Cette position conduirait les ACSM à acquérir la créance pour dommages de guerre moyennant plusieurs centaines de millions, ce qui est évidemment déraisonnable.
Au cours de la conversation Monsieur Roy souligne que de toute façon on pourrait envisager de scinder la créance des dommages de guerre de plusieurs parties dont certaines pourraient ne pas être cédées aux ACSM ce qui allégerait la valeur de la créance cédée, mais bien entendu il faudrait au préalable vérifier que l'administration n'est pas opposée à ce scindement.
a) La reconstitution des sinistres successifs qui n'ont profité en rien à la nouvelle société devrait rester en dehors du règlement entre les ACSM et Worms & Cie, cette dernière société étant seule intéressée au recouvrement de l'indemnité pour sinistres successifs dont le montant peut s'élever à 5 ou 6 millions.
b) Des dépenses très importantes de transfert provisoire de matériel, de réparations provisoires en vue de continuer l'exploitation, de mesures conservatoires, etc. dont le recouvrement sur l'État présente un gros aléa peuvent fort bien être exclues de la cession de créance et rester une affaire entre Worms & Cie et le ministère de la Reconstitution.

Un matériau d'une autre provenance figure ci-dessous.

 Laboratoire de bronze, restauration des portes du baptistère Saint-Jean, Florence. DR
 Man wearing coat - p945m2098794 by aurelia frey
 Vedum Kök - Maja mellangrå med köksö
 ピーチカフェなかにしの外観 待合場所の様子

Ce poste est susceptible d'atteindre 20 à 25 millions.
c) Des dépenses importantes ont été engagées au titre des réparations de bâtiments ou de matériel considérés comme non entièrement détruits (elles atteindront 90 à 95 millions en fin 1946).

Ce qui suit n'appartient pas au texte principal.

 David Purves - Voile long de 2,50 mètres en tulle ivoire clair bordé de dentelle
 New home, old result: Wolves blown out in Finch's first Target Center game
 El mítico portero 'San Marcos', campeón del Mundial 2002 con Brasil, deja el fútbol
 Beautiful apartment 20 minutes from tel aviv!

On peut admettre qu'il serait logique que la charge de ces réparations (avec la créance correspondante sur l'État reste à messieurs Worms & Cie puisque le prix de cession de l'actif non détruit est basé sur une réévaluation d'installations en bon état.
II serait anormal de superposer à cette valeur :
a) Le prix des réparations déjà faites, réparations qui laissent à la charge de l'entreprise un aléa certain, quant au remboursement de l'État.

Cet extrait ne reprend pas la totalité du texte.